In my research, I address how operating systems (OSes) can handle
these growing complexity and performance pressures to avoid becoming
the limiting factor to performance. I first explain how current OS
architecture is already inadequate to address these trends, limiting
application performance. I then present how the OS can be redesigned
to eliminate the performance limitations without compromising on
existing features or application compatibility. I finish with an
outlook on how these hardware trends affect software in the future and
present ideas to address them.
Simon is a postdoctoral research associate at the University of
Washington, where he leads research in operating systems and
networks. His postdoctoral advisors are Tom Anderson and Arvind
Krishnamurthy. Simon received a Ph.D. in Computer Science from ETH
Zurich in 2012 and an MSc in Computer Science from the
Carl-von-Ossietzky University Oldenburg, Germany in 2006.
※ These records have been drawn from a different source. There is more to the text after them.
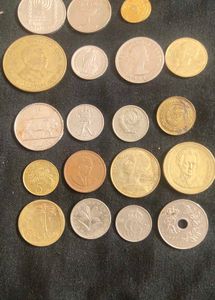 foreign coin 19 pcs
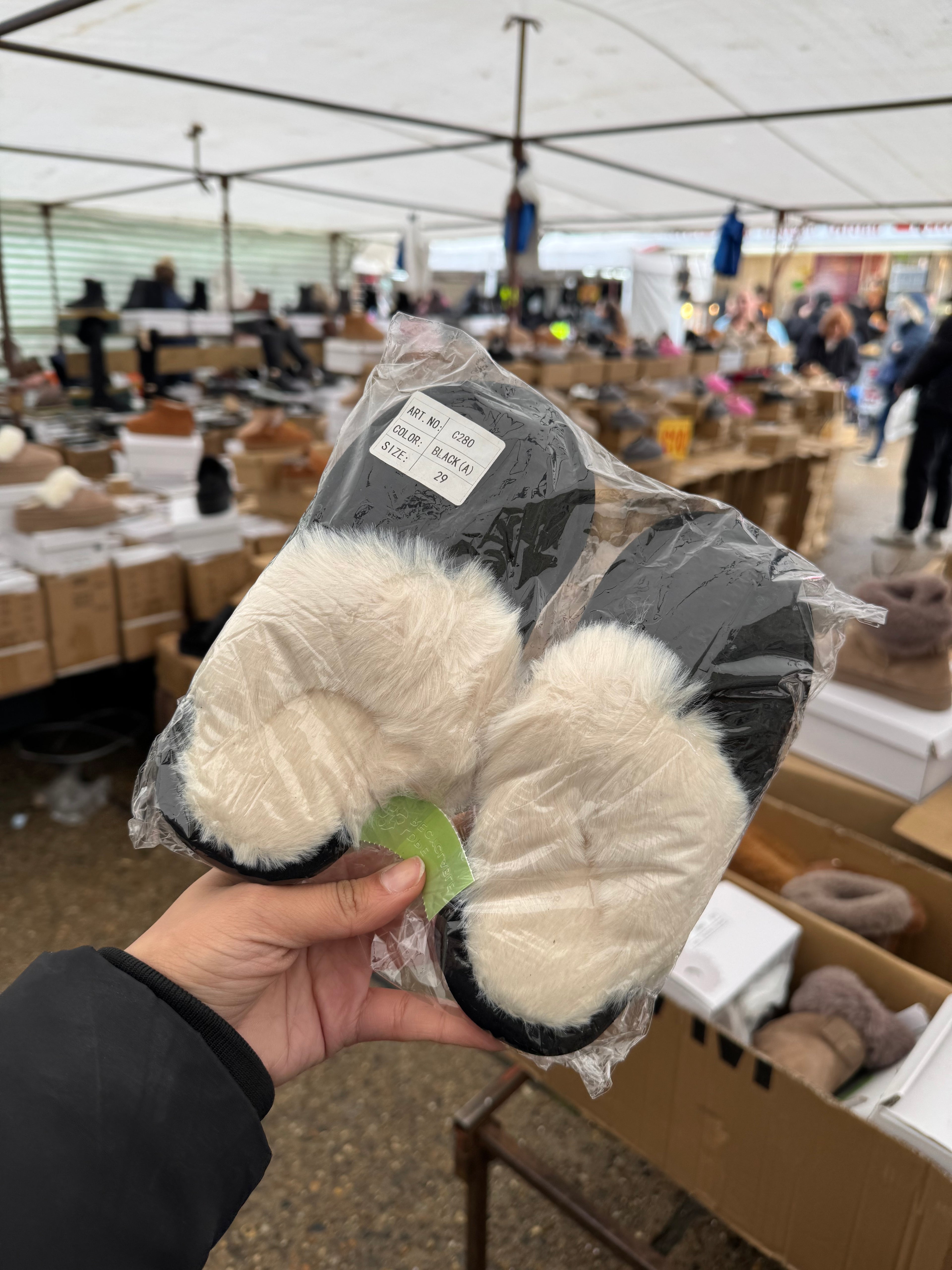 Fluffy slippers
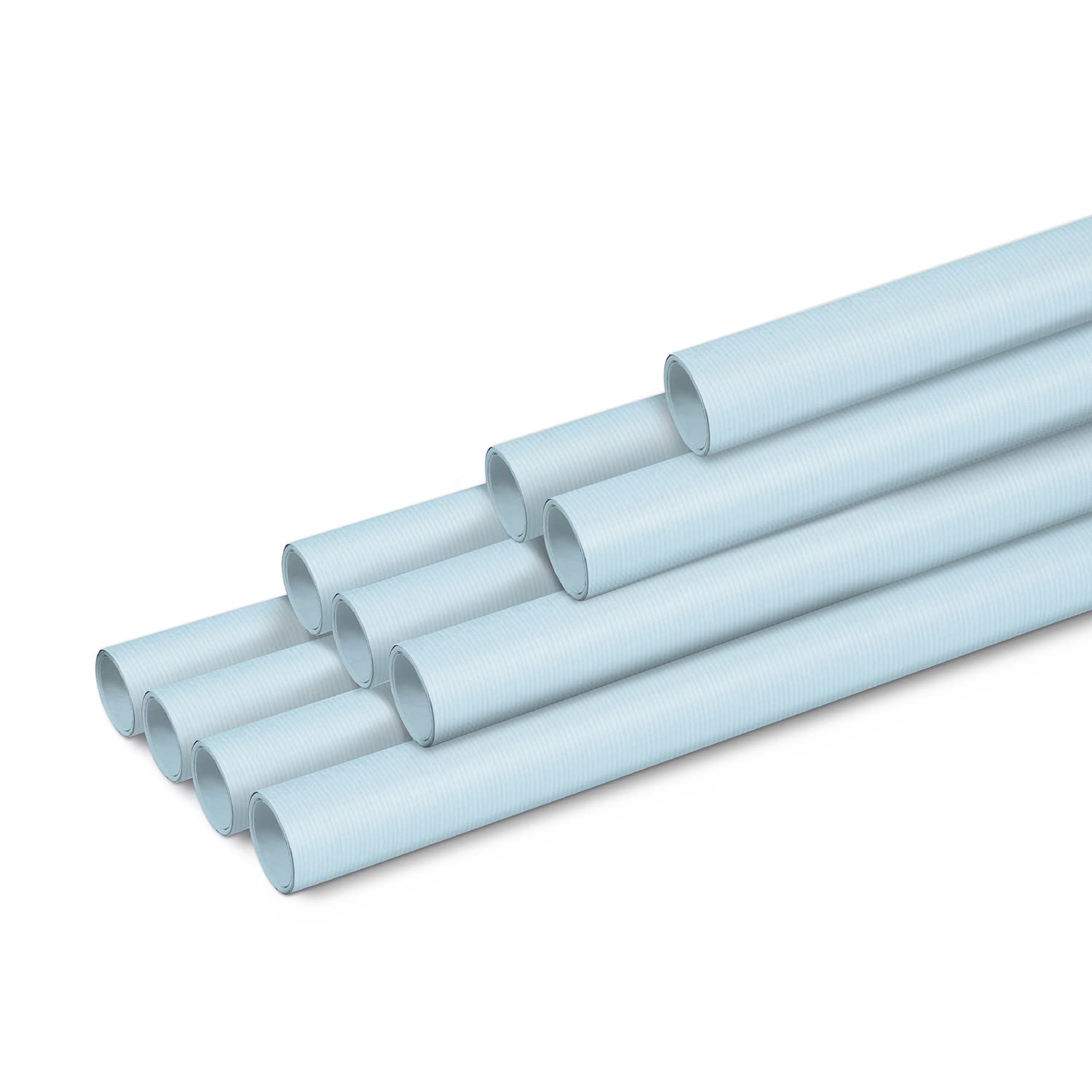 Clairefontaine 95727C - A Box of 10 Rolls of Recycled Coloured Kraft - Dimensions: 3x0,70m - Recycled Kraft 65g - Colour: Sky Blue - Gift-Wrapping, Creative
Simon's research focus is on data center performance issues. For his
work on the Arrakis high I/O performance operating system, he received
the Jay Lepreau best paper award (2014) and the Madrona prize
(2014). Previously, Simon has worked on the Barrelfish multicore
operating system and conducted further award-winning systems research
at various locations, including MSR Silicon Valley, MSR Cambridge,
Intel Labs Germany, UC Riverside, and the NSF.